§ EXERCISE: Please continue the passage on country and site selection for clinical trials, picking up after its final sentence.

§ EXCERPT PROVIDED:
* * * *

The Country Selection process now involves a much larger team, distributed across geographies. Each country in consideration generally would have a country manager, medical director and clinical research associate (CRA) all providing inputs on country specific feasibility parameters such as commercial market size, IP protections, incidence prevalence, commercial regulatory requirements, ethical and regulatory requirements, regulatory timelines, import feasibility, standard of care, reimbursement and country historical performance. The country team would have to put together all this data from their own research and potentially working with sites. Traditionally, it is left to the trial manager or feasibility expert in the home office to manually collect and collate all these questionnaires from the countries into a cohesive (spreadsheet) model for country feasibility assessment.

Saama’s LSAC acts as an intelligent store of country and site level data whose capabilities grow exponentially over time as it learns from more and more trials being conducted. Contrary to the manual approach, the system does not forget historical inputs. Powerful machine learning algorithms embedded into the workflow are able to process these multi factorial inputs to arrive upon predefined and configurable recommendations of country feasibility which can be applied to various scenarios for decision making. Country selection decisions can be more accurate and data driven and the timeline for making these decisions can be (conservatively) reduced by at least 25%!

  1. Site Selection

Site selection can be one of the most time consuming processes, stretching for months or quarters with a large global team collaborating on making site and investigator selection decisions. When the trial is outsourced to a CRO, there is often extensive reliance on CROs to provide historical site performance inputs based on the trial protocol and feasibility inputs from the sponsor. The list of sites with historical studies provided by the CRO then have to be analyzed to shortlist the sites to be selected based on the CRO provided metrics. These sites are then contacted with questionnaires for site inputs which are faxed or emailed back and forth and have to be manually analyzed and synthesized in order to make the overall site selection decision.

* * * *

§ SUPPLIED DATA:
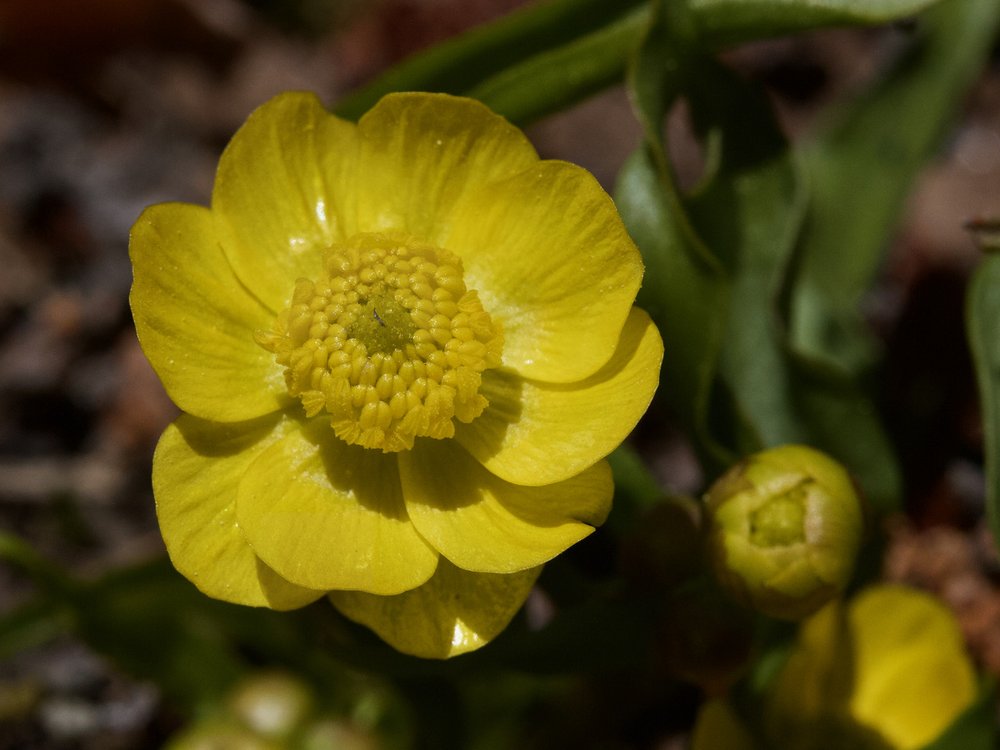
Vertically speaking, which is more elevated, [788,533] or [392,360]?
[392,360]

* * * *

§ RESULT:
This is an area which is ripe for innovation. Saama’s LSAC site selection capability has powerful machine learning models which are able to make recommendations on the best sites and investigators for the trial based on optimizing across a variety of predictive inputs such as Infrastructure (IRB, contracting, facilities, personnel), Patients (protocol criteria, access to patients), Investigators (expertise, capability, KOL strategic value), Feasibility questionnaire responses and Operational performance (speed, productivity, quality). Site selection decisions are much more accurate and can leverage hidden patterns which manual human analysis would not be able to process. We modeled that it is typically possible to reduce the painstaking site selection process by at least a full month. However, the true benefit of better site selection would show up on the study conduct numbers, with dramatically improved rate of recruitment, higher performing sites, fewer costly rescue sites and correspondingly shorter timeline for study conduct.

Innovative pharma and biotech sponsors have just started to understand the huge potential of disruptive intelligence in the trial planning process. With healthcare costs being high on the radar and advanced data capabilities becoming mainstream, the time for transformation is not on the horizon. It is now!

[1] Compel Data to Predict High-Performance Clinical Trial Sites, Amit Gulwadi

[2] Baseline trial considered for estimation – Oncology, Phase 2 or 3, 10 countries, 100 sites, 2 year execution.